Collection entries
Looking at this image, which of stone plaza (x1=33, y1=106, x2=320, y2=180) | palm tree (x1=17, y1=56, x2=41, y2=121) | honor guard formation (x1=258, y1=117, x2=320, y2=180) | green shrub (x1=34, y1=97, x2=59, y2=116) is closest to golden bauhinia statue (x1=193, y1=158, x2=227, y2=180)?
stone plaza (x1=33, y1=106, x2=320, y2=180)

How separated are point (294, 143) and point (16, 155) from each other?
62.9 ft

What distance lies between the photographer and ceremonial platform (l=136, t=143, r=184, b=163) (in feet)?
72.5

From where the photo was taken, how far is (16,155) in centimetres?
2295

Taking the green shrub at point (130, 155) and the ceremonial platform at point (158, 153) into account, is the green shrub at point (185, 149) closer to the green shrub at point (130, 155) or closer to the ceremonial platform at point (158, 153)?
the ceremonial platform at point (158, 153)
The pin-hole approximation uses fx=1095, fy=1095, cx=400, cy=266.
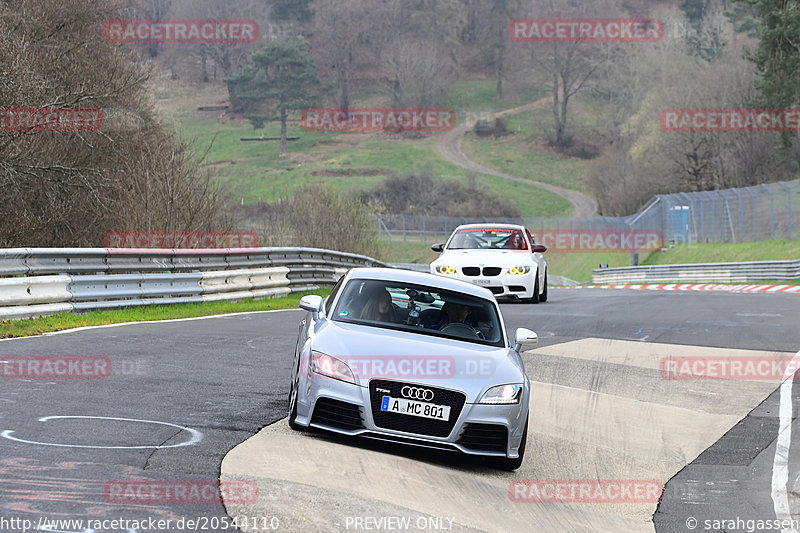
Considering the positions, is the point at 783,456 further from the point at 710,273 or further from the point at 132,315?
the point at 710,273

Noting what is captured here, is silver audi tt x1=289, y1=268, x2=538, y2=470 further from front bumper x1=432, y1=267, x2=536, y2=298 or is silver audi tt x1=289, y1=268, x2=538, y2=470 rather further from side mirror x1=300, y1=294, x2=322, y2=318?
A: front bumper x1=432, y1=267, x2=536, y2=298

WRITTEN REQUEST. Pictures excluded, quote all the data above exactly.

COMPLETE RESPONSE.
Looking at this image, which of stone plaza (x1=33, y1=106, x2=320, y2=180) | palm tree (x1=17, y1=56, x2=41, y2=121) | honor guard formation (x1=258, y1=117, x2=320, y2=180) | green shrub (x1=34, y1=97, x2=59, y2=116) is closest to golden bauhinia statue (x1=193, y1=158, x2=227, y2=180)?
stone plaza (x1=33, y1=106, x2=320, y2=180)

How separated are point (294, 143) and point (16, 155) from each other?
62.9 ft

What distance lies between the photographer and ceremonial platform (l=136, t=143, r=184, b=163) (in feet)?
72.5

From where the photo was taken, how far is (16,155) in centimetres?
2295

Taking the green shrub at point (130, 155) and the ceremonial platform at point (158, 153) into account, is the green shrub at point (185, 149) closer to the green shrub at point (130, 155) or closer to the ceremonial platform at point (158, 153)?
the ceremonial platform at point (158, 153)
The pin-hole approximation uses fx=1095, fy=1095, cx=400, cy=266.
Considering the positions, is the point at 783,456 further from the point at 710,273 or further from the point at 132,315?
the point at 710,273

Noting what is captured here, is silver audi tt x1=289, y1=268, x2=538, y2=470 further from front bumper x1=432, y1=267, x2=536, y2=298 or is silver audi tt x1=289, y1=268, x2=538, y2=470 rather further from side mirror x1=300, y1=294, x2=322, y2=318?
A: front bumper x1=432, y1=267, x2=536, y2=298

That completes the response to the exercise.